Even PSP or other policy engines enforces the field values of PodSecurityContext.SupplementalGroups, user can bypass the setting by building a custom container image like this.

Assume the below PSP is enforced:

kind: PodSecurityPolicy
...
spec:
  # this only allows uid=1000, gid=1000, supplementalGroups=[60000]
  runAsUser:
    ranges: { min: 1000, max: 1000 }
    rule: MustRunAs
  runAsGroup:
    ranges: { min: 1000, max: 1000 }
    rule: MustRunAs
  supplementalGroups:
    ranges: { min: 60000, max: 60000 }
    rule: MustRunAs

Then, a user can create a pod that PSP allows with a custom image. But it can bypass SupplementalGroups setting by crafting a container image.

# Dockerfile 
# In the image, uid=1000 belongs to 50000
FROM ubuntu:22.04
RUN groupadd -g 50000 bypassed-group \
    && useradd -m -u 1000 alice \
    && gpasswd -a alice bypassed-group
# Pod
kind: Pod
metadata:
  name: bypass-supplementalgroups-pod
spec:
  # the securityContext satisfies the above PSP
  securityContext:
    runAsUser: 1000
    runAsGroup: 1000
    supplementalGroups: [60000]
  containers:
  # However, because uid=1000 belongs to gid=50000 in the image,
  # the process's identity in the container has groups=50000,60000
  # Note that 50000 is bypassed by container image 
  # even though PSP enforces supplementalGroups=60000
  - image: built-above
    # the command outputs: 'uid=1000(alice) gid=1000(alice) groups=1000(alice),50000(bypassed-group),60000'
    command: ["bash", "-c", "id; true"]
...

Why does this behavior matter?

In a multi-tenant Kubernetes cluster using hostPath volumes, this behavior may be very confusing for cluster administrators.

hostPath volumes are access-controlled by uid/gid as in the usual Linux manner. In such clusters, I think it would be a common practice for the cluster administrator to use PSP or policy engine to restrict the values of PodSecurityContext.{runAsUser, runAsGroup, SupplementalGroups} field to secure private directory in hostPath volumes. However, a custom container image can easily bypass the setting and can get access to some private directory in the hostPath volume. This behavior confuses cluster administrators. They might say "What can supplementalGroups policy in PSP protect?"

See here for a more detailed and practical impact.
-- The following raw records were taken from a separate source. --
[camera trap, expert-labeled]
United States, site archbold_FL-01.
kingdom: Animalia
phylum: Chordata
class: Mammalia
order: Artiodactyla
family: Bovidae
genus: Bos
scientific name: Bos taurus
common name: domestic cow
What did you expect to happen?

bypass-supplementalgroups-pod can have group identities defined only in PodSecurityContext.SupplementalGroups. That is, the pod's log expects to be

uid=1000(alice) gid=1000(alice) groups=1000(alice),60000

How can we reproduce it (as minimally and precisely as possible)?

See https://github.com/pfnet-research/strict-supplementalgroups-container-runtime/tree/reproduce-bypass-supplementalgroups. You can reproduce this behavior in a single command. You can try to reproduce this both with contained and cri-o.
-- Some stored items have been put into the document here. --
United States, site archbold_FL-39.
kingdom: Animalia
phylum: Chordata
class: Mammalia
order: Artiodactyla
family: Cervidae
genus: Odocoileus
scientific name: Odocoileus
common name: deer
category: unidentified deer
Anything else we need to know?

Is this a security issue??

We reported this behavior to hackerone.com(#1688374) by following Kubernetes Security and Disclosure Information. Kubernetes Security Response Committee responded that this behavior "works as intended," and they recommended discussing how to handle this behavior in a public k/k issue.

However, I understand this behavior is not recognized widely. So, for clusters using NFS(or similar filesystems) as hostPath volumes, I think it's popular for supercomputers or HPC area, this behavior might cause critical consequences because many cluster administrators might understand PSP(or other policy engines) can provide enough protection to private directories in such hostPath volumes.

See here for a more detailed and practical impact.

cc/ @cjcullen (as a responder to our report)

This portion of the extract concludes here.